Using software he developed and about $10 worth of off-the-shelf hardware, UCLA professor Aydogan Ozcan has adapted cellphones to substitute for microscopes:
In one prototype, a slide holding a finger prick of blood can be inserted over the phone’s camera sensor. The sensor detects the slide’s contents and sends the information wirelessly to a hospital or regional health center. For instance, the phones can detect the asymmetric shape of diseased blood cells or other abnormal cells, or note an increase of white blood cells, a sign of infection, he said.
[...]
For this electronic system of magnification, inexpensive light-emitting diodes added to the basic cellphone shine their light on a sample slide placed over the phone’s camera chip. Some of the light waves hit the cells suspended in the sample, scattering off the cells and interfering with the other light waves.“When the waves interfere,” Dr. Brady said, “they create a pattern called a hologram.” The detector in the camera records that hologram or interference pattern as a series of pixels.

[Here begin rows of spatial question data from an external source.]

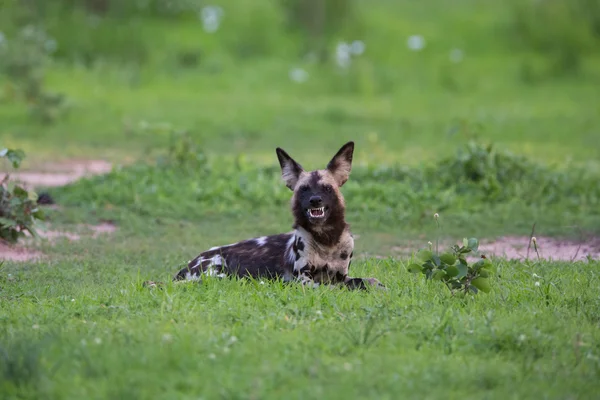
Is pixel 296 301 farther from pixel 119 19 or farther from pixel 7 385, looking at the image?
pixel 119 19

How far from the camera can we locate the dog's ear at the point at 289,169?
8102 mm

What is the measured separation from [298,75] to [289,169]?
18356 mm

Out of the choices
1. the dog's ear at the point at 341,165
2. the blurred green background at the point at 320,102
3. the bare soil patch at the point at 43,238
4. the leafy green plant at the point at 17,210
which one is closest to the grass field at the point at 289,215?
the blurred green background at the point at 320,102

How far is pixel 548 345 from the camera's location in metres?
6.06

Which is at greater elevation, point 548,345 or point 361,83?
point 361,83

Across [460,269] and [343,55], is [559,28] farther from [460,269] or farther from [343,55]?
[460,269]

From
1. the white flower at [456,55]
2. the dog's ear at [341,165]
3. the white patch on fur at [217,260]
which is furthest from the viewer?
the white flower at [456,55]

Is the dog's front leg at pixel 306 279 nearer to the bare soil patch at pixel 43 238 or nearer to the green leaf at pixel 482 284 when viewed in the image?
the green leaf at pixel 482 284

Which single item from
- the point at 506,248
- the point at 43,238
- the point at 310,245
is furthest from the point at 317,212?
the point at 43,238

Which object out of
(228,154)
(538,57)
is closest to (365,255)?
(228,154)

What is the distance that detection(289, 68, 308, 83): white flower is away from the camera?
26.1m

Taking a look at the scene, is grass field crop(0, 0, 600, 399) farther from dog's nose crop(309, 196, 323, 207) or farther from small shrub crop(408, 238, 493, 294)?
dog's nose crop(309, 196, 323, 207)

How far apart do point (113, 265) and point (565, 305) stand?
438 centimetres

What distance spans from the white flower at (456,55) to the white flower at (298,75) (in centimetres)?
460
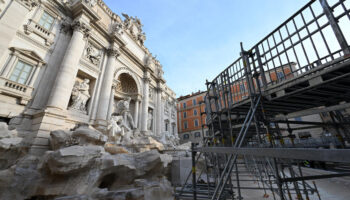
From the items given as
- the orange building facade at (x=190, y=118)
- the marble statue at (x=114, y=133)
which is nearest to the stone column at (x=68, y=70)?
the marble statue at (x=114, y=133)

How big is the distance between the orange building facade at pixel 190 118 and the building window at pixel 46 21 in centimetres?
2319

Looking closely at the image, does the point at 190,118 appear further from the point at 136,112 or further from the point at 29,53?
the point at 29,53

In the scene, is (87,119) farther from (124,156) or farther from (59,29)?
(59,29)

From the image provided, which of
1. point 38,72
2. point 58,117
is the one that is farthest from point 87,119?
point 38,72

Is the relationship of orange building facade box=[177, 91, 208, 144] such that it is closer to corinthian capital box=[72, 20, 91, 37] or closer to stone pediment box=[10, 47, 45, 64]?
corinthian capital box=[72, 20, 91, 37]

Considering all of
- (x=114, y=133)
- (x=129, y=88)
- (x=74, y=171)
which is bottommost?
(x=74, y=171)

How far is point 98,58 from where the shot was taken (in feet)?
36.7

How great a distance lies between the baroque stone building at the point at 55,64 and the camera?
6760 millimetres

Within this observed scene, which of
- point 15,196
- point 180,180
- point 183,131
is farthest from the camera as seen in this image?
point 183,131

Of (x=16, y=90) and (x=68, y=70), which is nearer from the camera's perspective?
(x=16, y=90)

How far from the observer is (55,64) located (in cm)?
862

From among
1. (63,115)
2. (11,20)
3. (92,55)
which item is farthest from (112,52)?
(63,115)

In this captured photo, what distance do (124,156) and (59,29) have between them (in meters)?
9.13

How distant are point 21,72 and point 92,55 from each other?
4225mm
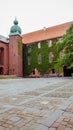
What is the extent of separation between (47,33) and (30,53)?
7557mm

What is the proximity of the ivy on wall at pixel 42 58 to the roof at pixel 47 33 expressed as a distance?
1996 mm

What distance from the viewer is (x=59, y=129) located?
3363mm

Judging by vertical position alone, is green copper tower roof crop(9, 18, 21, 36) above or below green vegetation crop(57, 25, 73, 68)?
above

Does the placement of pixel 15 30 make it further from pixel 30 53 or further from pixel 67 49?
pixel 67 49

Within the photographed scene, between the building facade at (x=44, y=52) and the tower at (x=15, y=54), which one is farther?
the tower at (x=15, y=54)

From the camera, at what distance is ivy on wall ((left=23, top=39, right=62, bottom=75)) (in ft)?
149

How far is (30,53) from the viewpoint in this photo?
50.3 m

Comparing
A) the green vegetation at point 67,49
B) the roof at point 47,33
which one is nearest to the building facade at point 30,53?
the roof at point 47,33

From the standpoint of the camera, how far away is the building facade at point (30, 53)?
46.4 metres

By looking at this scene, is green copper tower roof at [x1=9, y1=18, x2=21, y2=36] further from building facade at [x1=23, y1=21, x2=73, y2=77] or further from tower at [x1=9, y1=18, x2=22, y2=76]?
building facade at [x1=23, y1=21, x2=73, y2=77]

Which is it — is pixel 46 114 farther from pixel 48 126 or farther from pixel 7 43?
pixel 7 43

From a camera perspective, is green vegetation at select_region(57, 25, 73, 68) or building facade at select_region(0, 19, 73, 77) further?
building facade at select_region(0, 19, 73, 77)

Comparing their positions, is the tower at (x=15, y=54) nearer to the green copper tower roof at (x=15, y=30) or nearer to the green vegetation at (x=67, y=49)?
the green copper tower roof at (x=15, y=30)

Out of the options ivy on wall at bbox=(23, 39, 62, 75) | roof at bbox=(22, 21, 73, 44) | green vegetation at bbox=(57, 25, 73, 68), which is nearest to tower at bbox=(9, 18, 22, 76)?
ivy on wall at bbox=(23, 39, 62, 75)
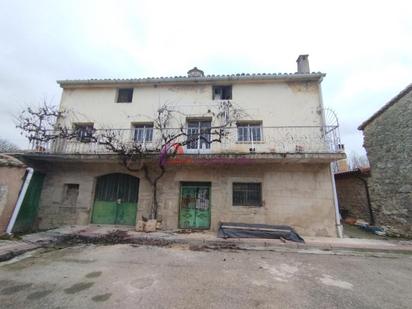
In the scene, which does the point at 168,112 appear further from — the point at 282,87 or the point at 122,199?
the point at 282,87

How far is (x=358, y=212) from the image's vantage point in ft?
34.2

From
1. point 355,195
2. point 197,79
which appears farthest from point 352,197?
point 197,79

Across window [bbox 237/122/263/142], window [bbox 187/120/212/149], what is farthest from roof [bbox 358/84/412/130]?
window [bbox 187/120/212/149]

The holograms are rich in information, Dr. Ozcan said. “We can learn a lot in seconds,” he said. “We can process the information mathematically and reconstruct images like those you would see with a microscope.”
Dr. Ozcan’s system may someday lead to a rapid way to process blood and other samples, said Bahram Jalali, an applied physicist and professor of electrical engineering at U.C.L.A. “It is potentially much faster than a microscope,” he said. “You don’t have to scan mechanically” as people must with a microscope with its small field of view.“Instead you capture holograms of all the cells on the slide digitally at the same time,” he said, so that it’s possible, for example, to see immediately the pathogens among a vast population of healthy cells. “It’s a way of looking quickly for a needle in a haystack,” he said.